(Written exercise) Could you print, character for character, the part of the lines below that opens with the line containing "Looking at the" and runs through the last line, with nothing else?

(Materials provided)
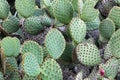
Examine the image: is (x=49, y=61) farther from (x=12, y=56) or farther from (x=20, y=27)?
(x=20, y=27)

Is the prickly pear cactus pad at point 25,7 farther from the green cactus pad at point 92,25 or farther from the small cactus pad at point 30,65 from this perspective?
the small cactus pad at point 30,65

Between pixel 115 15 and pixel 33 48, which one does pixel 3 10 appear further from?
pixel 115 15

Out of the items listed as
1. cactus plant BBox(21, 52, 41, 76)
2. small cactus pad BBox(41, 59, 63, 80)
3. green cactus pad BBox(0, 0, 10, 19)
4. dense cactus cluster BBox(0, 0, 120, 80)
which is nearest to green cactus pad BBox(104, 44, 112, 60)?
dense cactus cluster BBox(0, 0, 120, 80)

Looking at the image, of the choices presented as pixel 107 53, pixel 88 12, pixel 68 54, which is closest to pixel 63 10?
pixel 88 12

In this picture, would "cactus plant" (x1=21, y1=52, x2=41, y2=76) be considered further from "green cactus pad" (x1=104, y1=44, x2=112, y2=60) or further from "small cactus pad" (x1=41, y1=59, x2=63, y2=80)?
"green cactus pad" (x1=104, y1=44, x2=112, y2=60)

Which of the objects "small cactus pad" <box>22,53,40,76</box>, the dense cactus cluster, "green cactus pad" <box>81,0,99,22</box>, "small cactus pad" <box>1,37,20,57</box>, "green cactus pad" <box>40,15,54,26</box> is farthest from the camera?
"green cactus pad" <box>40,15,54,26</box>

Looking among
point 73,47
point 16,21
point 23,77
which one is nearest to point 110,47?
point 73,47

(Response to the task)
Looking at the image, of the choices presented as pixel 107 53, pixel 88 12, pixel 68 54, which is closest to pixel 63 10?
pixel 88 12

In this picture, would "cactus plant" (x1=21, y1=52, x2=41, y2=76) be considered further from "green cactus pad" (x1=104, y1=44, x2=112, y2=60) or further from "small cactus pad" (x1=41, y1=59, x2=63, y2=80)?
"green cactus pad" (x1=104, y1=44, x2=112, y2=60)

Which of the objects "small cactus pad" <box>22,53,40,76</box>, the dense cactus cluster, "green cactus pad" <box>81,0,99,22</box>, "small cactus pad" <box>1,37,20,57</box>, "green cactus pad" <box>40,15,54,26</box> is farthest from the camera?
"green cactus pad" <box>40,15,54,26</box>

Looking among
point 73,47
point 16,21
point 23,77
which one is nearest to point 110,47?
point 73,47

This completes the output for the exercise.